Schießereien in Schulen der Slumperipherie Rio de Janeiros sind keineswegs selten – immer wieder werden Kinder sogar mitten im Unterricht durch verirrte Kugeln getötet. Neueren Studien zufolge lernen rund 150.000 Schüler Rios täglich unter Lebensgefahr – und wohnen zudem in Risikozonen mit Slum-Hochburgen des organisierten Verbrechens, wo Feuergefechte rivalisierender, hochgerüsteter Banditenkommandos alltäglich sind.

Selbst am Strand der Copacabana haben Schüler und Eltern gemeinsam mit Menschenrechtsorganisationen immer wieder gegen diese unhaltbaren Zustände protestiert und von den Regierenden entsprechende Maßnahmen gefordert.
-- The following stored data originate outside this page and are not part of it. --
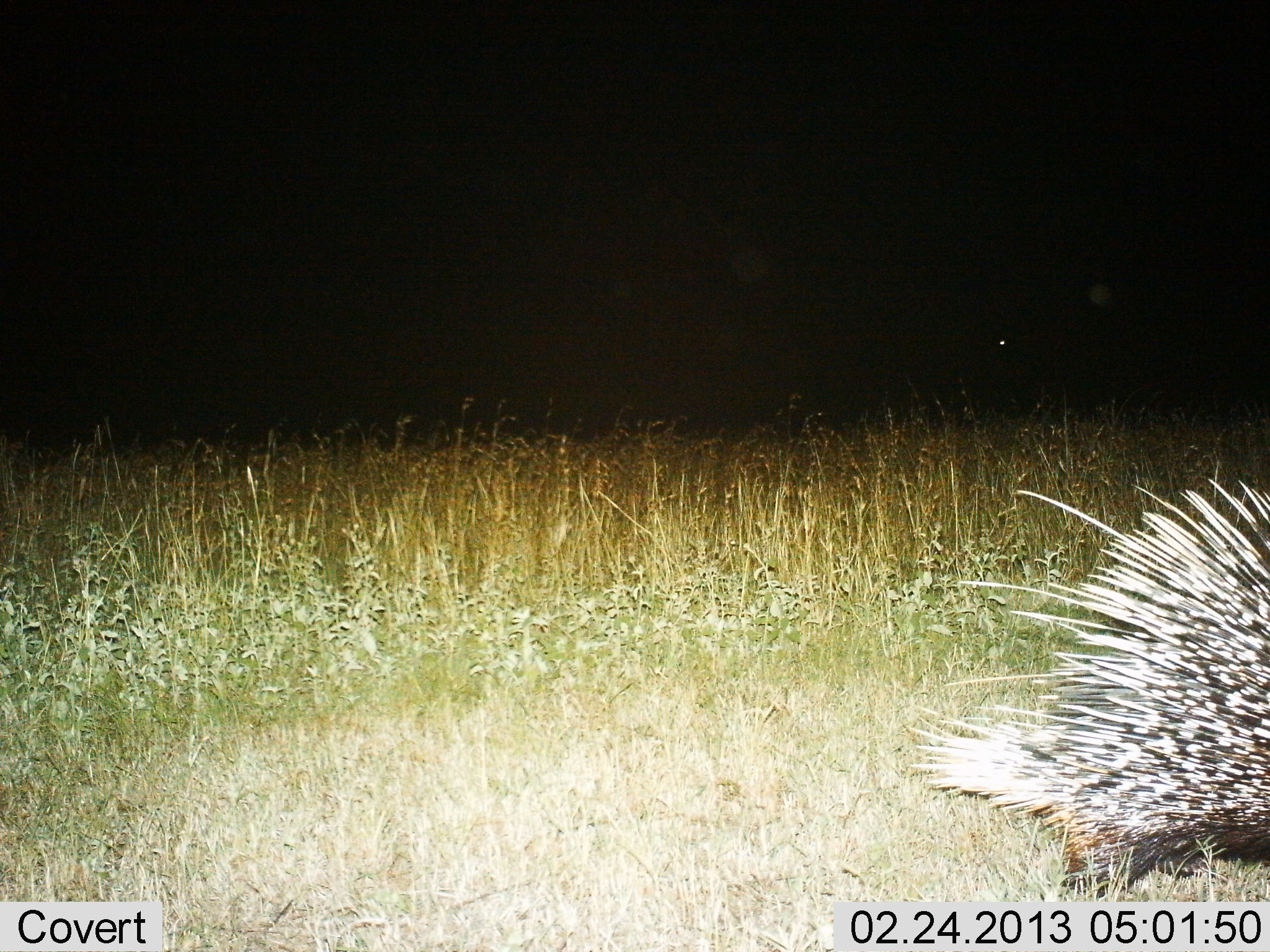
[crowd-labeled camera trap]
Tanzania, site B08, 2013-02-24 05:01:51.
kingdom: Animalia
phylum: Chordata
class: Mammalia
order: Rodentia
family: Hystricidae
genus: Hystrix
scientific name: Hystrix cristata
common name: crested porcupine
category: porcupine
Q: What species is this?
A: Porcupine (crested porcupine) (Hystrix cristata).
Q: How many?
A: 1.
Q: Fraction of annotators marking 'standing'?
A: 31%.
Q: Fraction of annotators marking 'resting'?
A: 0%.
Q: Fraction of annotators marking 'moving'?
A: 69%.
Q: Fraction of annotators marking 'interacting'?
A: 4%.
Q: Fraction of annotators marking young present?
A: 0%.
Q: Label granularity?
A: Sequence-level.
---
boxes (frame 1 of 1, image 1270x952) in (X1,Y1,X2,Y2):
animal: (909,473,1270,902)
Schulgewerkschafter wurden häufig von Banditenkommandos verfolgt und sprechen von „Routine der Angst“. Nach dem aktuellen Massaker will die Lehrergewerkschaft gegen Rio de Janeiros Teilstaatsregierung und gegen die Präfektur klagen. Wegen fehlender öffentlicher Sicherheit häuften sich Gewalttaten in den Schulen von Jahr zu Jahr, hieß es. Schulen würden sogar von Gangsterbanden als Depots für harte Drogen genutzt würden. Die Banditenpräsenz setze besonders die Schüler unter Stress und Spannung und verhindere geregelten Unterricht. Manchmal muss er in Rio sogar monatelang ausfallen, dann nämlich, wenn sich Spezialeinheiten der Polizei und Gangsterkommandos Gefechte um die Schulen liefern. Der brasilianische Spielfilm „Tropa de Elite“ über das Gewaltklima der Slums von Rio und den sozialpolitischen Kontext erhielt 2008 auf der Berlinale den „Silbernen Bären“.

Dabei ist Rio auch außerhalb der Schulen eine gewalttätige Stadt. Oft sind jene Todesschwadronen verantwortlich, die aus Militärpolizisten bestehen und auf die auch Amnesty International immer wieder hinweist. Brasilien hält den weltweiten Spitzenplatz der Toten durch Schusswaffen; pro Jahr werden dort etwa 55.000 Menschen umgebracht. Die meisten Morde bleiben unbestraft – allein in Rio de Janeiro offiziellen Statistiken nach 92 Prozent. Die Nichtregierungsorganisation „Viva Rio“ verweist darauf, dass rund 16 Millionen Schusswaffen illegal in den Händen von Privatleuten sind. Und dass das Land selbst zu den größten Schusswaffen- und Munitionsproduzenten der Erde gehört: 80 Prozent der beschlagnahmten Feuerwaffen seien aus brasilianischer Produktion.

Die öffentliche Sicherheit wird demnächst ein Problem auch für den Rest der Welt: In Rio de Janeiro steht 2014 die Fußball-WM bevor. Und 2016 die Olympischen Spiele.